Chemical and physical data
- Formula: C_{24}H_{31}N_{3}O_{2}
- Molar mass: 393.531 g·mol^{−1}
- 3D model (JSmol): Interactive image;
- SMILES CCC(=O)N1C=C2C[C@@H]3C(=C[C@H](CN3CC)C(=O)N(CC)CC)C4=C2C1=CC=C4;
- InChI InChI=1S/C24H31N3O2/c1-5-22(28)27-15-16-13-21-19(18-10-9-11-20(27)23(16)18)12-17(14-26(21)8-4)24(29)25(6-2)7-3/h9-12,15,17,21H,5-8,13-14H2,1-4H3/t17-,21-/m1/s1; Key:MLOFCBXSOAYCIF-DYESRHJHSA-N;

= 1P-ETH-LAD =

Chemical compound

1P-ETH-LAD, also known as 1-propionyl-6-ethyl-6-nor-LSD, is a psychedelic drug of the lysergamide family related to lysergic acid diethylamide (LSD).
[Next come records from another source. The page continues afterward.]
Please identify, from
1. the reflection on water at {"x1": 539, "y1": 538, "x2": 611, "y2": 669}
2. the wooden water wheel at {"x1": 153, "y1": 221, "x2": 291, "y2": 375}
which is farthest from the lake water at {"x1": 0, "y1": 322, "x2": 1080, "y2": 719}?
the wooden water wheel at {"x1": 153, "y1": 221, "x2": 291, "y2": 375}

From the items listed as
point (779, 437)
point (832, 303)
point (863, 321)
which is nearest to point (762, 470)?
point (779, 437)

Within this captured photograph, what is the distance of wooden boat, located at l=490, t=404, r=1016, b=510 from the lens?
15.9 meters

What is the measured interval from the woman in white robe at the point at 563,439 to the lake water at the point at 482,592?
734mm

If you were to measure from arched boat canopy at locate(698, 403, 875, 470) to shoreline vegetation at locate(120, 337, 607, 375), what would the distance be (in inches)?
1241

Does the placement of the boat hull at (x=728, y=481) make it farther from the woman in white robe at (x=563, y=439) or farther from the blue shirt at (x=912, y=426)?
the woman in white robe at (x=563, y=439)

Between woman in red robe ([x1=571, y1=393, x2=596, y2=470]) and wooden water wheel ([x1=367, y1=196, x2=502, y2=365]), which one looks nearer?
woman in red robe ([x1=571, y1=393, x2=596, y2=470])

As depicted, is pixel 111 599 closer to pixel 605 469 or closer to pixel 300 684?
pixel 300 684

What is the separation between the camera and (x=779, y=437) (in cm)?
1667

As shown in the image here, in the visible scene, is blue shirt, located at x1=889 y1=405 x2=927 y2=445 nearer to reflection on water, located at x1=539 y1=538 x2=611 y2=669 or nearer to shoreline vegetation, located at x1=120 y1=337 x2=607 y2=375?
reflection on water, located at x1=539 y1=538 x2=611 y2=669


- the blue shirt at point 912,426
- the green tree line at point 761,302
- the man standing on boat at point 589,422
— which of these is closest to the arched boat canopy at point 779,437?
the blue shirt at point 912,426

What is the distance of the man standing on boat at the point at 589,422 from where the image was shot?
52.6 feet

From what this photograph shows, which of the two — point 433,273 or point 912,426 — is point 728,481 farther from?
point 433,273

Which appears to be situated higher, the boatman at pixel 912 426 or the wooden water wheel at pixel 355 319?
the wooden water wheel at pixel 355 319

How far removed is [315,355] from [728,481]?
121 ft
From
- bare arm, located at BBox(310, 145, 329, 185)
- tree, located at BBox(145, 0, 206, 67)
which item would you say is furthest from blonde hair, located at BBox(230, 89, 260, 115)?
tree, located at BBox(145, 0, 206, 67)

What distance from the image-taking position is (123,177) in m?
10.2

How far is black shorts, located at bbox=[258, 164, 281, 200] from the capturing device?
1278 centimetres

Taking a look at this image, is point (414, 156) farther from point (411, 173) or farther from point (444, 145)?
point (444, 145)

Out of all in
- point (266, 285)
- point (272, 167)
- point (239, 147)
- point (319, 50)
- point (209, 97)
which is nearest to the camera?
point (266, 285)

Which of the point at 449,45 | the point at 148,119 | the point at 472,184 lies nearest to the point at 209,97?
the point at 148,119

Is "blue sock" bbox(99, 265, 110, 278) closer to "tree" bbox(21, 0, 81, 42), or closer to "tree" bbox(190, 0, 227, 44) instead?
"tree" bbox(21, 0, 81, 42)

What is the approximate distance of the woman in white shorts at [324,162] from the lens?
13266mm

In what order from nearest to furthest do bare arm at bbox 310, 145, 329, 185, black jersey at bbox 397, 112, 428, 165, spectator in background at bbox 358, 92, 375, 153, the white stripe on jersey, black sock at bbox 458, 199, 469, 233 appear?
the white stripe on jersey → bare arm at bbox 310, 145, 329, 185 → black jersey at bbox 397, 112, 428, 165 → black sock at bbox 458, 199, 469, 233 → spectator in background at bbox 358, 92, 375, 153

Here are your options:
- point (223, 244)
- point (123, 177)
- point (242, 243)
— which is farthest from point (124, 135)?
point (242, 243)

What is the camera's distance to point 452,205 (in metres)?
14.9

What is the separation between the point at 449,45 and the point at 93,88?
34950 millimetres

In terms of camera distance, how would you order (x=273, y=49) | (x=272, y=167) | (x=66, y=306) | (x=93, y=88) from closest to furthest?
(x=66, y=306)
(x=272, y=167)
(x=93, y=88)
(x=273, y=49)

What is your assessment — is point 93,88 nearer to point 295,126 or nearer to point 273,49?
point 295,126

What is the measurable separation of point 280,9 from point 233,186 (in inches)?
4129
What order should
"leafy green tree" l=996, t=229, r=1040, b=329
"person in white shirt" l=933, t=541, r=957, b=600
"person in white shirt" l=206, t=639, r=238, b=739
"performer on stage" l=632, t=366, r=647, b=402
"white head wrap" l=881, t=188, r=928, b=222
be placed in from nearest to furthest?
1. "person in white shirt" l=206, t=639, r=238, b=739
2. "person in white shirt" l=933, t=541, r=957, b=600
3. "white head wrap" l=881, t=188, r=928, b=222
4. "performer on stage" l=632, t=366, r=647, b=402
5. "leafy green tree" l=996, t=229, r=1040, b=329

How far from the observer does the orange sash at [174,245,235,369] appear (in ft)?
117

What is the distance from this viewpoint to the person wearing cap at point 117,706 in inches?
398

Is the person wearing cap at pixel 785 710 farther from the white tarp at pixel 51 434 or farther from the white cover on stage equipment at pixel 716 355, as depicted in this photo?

It is the 1-propionyl derivative of ETH-LAD and is thought to act as a prodrug of ETH-LAD analogously to how 1P-LSD acts as a prodrug of LSD.

==Use and effects==

Like ETH-LAD, this drug has been reported to be significantly more potent than LSD itself, and is reported to largely mimic ETH-LAD's psychedelic effects.

==Pharmacology==
Research has shown formation of ETH-LAD from 1P-ETH-LAD incubated in human serum, suggesting that it functions as a prodrug.

==Chemistry==
===Analogues===
Analogues of 1P-ETH-LAD include 1P-LSD and 1P-AL-LAD, among others.

==History==
1P-ETH-LAD has little history of human usage before January 2016.

==Society and culture==
===Legal status===
====Canada====
1P-ETH-LAD is not a controlled substance in Canada as of 2025.

====United Kingdom====
It is illegal to produce, supply, or import 1P-ETH-LAD under the Psychoactive Substance Act, which came into effect on May 26, 2016.

====United States====
1P-ETH-LAD is not an explicitly controlled substance in the United States. However, it could be considered a controlled substance under the Federal Analogue Act if intended for human consumption.